His voice was deep with feeling, and his distinguished, clever face was eager and full of devotion, as they turned an abrupt corner, and there came face to face with two of their American acquaintances in the hotel.

"Isn't this a charming walk, Mrs. Howard," and "Yes, isn't it!" and bows and passings on; but it broke the current, destroyed the spell, and released some spirit of mischief in Sabine's heart, for she would not be grave for another second. She made Henry promise he would just amuse her and not refer again to those serious topics unless she gave him leave. And he, accustomed to go his own way unhampered by the caprices of the gentle sex, agreed!—so under the dominion of love had he become! for a woman, too, who in herself combined three things he had always disliked. She was an American, she was very young, and she had an equivocal position.
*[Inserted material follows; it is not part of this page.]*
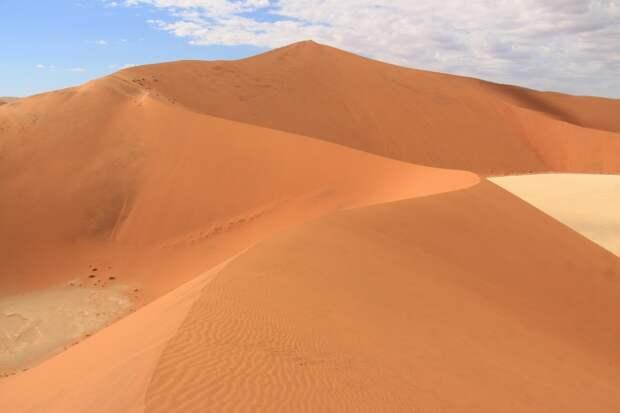 Самые высокие дюны в мире и сафари в Намибии в чисто женской компании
But the little god does not consult the individual before he shoots his darts, and punishes the most severely those who have denied his power.

By the time they had reached the Savoy, Sabine, with that aptitude, though it was perfectly unconscious in her, which is the characteristic of all her countrywomen, had reduced Lord Fordyce to complete subjection, so that he was ready to do any mortal thing in the world for her, and willing to grasp suggestions of hope upon any terms.
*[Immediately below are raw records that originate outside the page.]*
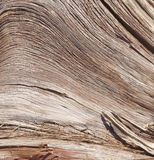 Sabedoria na madeira resistida Imagem de Stock Royalty Free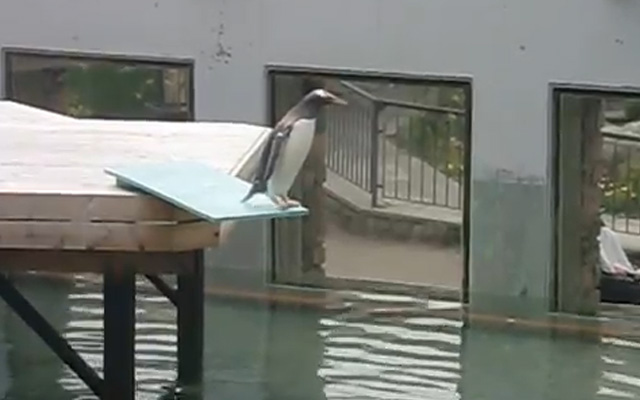 pinguino-trampolin-piscina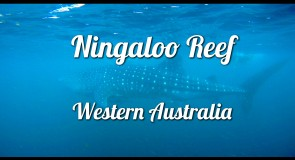 La plongée à Ningaloo Reef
 She gave him a friendly smile, and disappeared up the stairs to their sitting-room—there to find Moravia indulging in nerves.
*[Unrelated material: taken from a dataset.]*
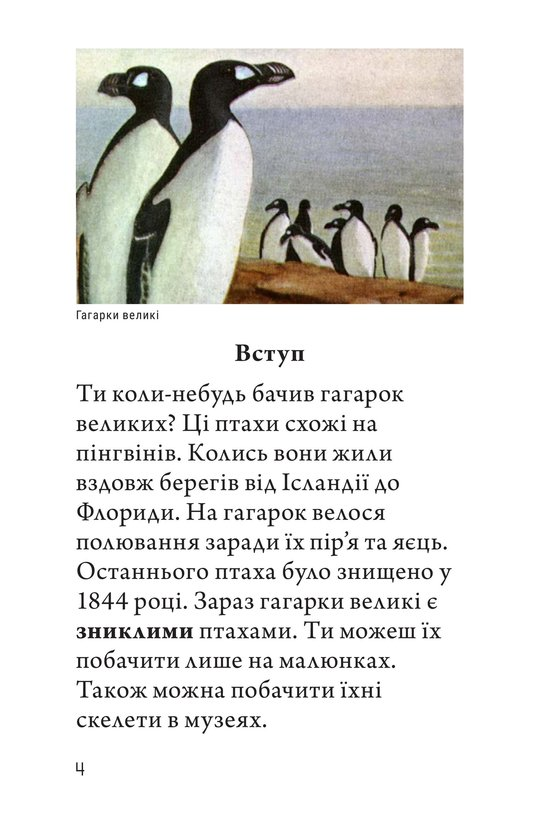 Book Preview For Endangered Birds Page 4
 "I just want to scream, darling!" that lady said, and Sabine patted her hands.

"Then don't, Morri, dearest," she implored her. "You only want to because your mother, if she had been idle, would have wanted to scrub the floors—just as my father's business capacity came out in me just now, and I fenced with and sampled a very noble gentleman instead of being simple with him. Let us get above our instincts—and be the real aristocrats we appear to the world!"

 But the Princess had to have some sal volatile.

That night after dinner waywardness was upon Sabine. She would read the New York Herald, which she had absolutely not glanced at since their arrival at Carlsbad, so absorbed and entranced had she been in her walks in the green woods, and so little interested was she ever in the doings of the world.

She glanced at the Trouville news, and the Homburg news with wandering mind, and then her eye fell upon the polo at Ostende, and there she read that the English team had been giving a delightful dance at the Casino, where Mr. Michael Arranstoun had sumptuously entertained a party of his friends—amongst them Miss Daisy Van der Horn. The paragraph was worded with that masterly simplicity which distinguishes intelligent, modern journalism; and left the reader's mind confused as to words, but clear as to suggestion. Sabine Howard knew Miss Daisy Van der Horn. As she read, the bright, soft color left her cheeks, and then returned with a brilliant flush.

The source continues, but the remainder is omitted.